Sometimes, I wonder why we bother issuing threats to our children. They know and we know that none of that is going to be acted upon anyway. Of course, those who don't have children often feel that the parent is doing nothing to stop a yelling, cranky kid. But the reality is that kids take advantage of public situations to misbehave, and apart from losing or maintaining cool, there is precious little that a parent can do. Feeling sorry for her, I gave the harassed woman a gentle smile, which she did not notice. Anyhow, as I sank into a chair with my newspaper, book and sandwich, I saw just a smattering of people around me.
In the quiet of the morning, there were some muted sounds as if someone was crying softly. As I looked around me, I saw her. She was seated a couple of rows to my right and muffled sounds were coming from her. I felt a bit alarmed wondering if she was in some kind of trouble. I could see her bent face and saw her body shudder occasionally. Yes, she was definitely crying. I looked around and saw no one with her.
I wondered what had happened. It is not very often that you see people crying alone and in public in this manner. Personally, I find tears unnerving and helpless. If it is someone close to me, I want to hug them and make their misery go away. If the second part is not in my hands then I just hold them or their hands and convey my sentiments wordlessly especially with adults. I did not know her. I don't know what was troubling her. I got up, went, and sat next to her. She seemed to be in her late 20s. I did not say anything. I did not want to intrude. I just offered her a tissue, which she graciously accepted. She was on to hiccups now and the tears had ceased.
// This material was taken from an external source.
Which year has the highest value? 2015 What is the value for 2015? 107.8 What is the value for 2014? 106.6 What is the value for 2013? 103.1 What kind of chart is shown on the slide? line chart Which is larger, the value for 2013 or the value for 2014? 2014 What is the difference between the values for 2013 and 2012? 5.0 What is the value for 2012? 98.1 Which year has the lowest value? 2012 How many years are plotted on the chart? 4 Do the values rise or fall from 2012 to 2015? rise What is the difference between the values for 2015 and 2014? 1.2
After a couple of minutes, I got up and moved away hoping that whatever hell she was going through would sort out on its own in some way. I moved on to read the morning newspaper. She melted away some time later. I did wonder who she was and what was bothering her.
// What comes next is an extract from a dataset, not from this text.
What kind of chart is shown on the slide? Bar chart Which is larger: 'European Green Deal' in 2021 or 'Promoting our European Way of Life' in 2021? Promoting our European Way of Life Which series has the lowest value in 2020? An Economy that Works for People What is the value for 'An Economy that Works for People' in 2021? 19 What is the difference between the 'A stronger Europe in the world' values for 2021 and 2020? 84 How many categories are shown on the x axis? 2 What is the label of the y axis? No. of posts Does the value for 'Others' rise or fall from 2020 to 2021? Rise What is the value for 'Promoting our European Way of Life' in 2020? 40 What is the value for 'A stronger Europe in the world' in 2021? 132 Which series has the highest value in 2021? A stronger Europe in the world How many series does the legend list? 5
I was also instantly transported back to my journey to the US after my wedding, a decade-and-a-half ago. I was leaving with my new husband, and my sister had come to see me off at the airport. The way both of us bawled was nothing I had experienced in my life till then. I am a private person and hardly ever cry in public. Even after bidding goodbye to her, I could not stop the tears. I kept crying through most of the flight as well. Just the thought of leaving my family behind was heartbreaking. My poor husband did not know how to console me. He kept calm while trying to support me wordlessly. Yes, tears, they sometimes just are beyond our control.
The rest of the time at the airport was uneventful. The flight itself was crowded but comfortable. I was looking forward to meeting my recently born niece.
Do tears trouble you as well? How do you react when someone you don't know at all or well cries in your presence?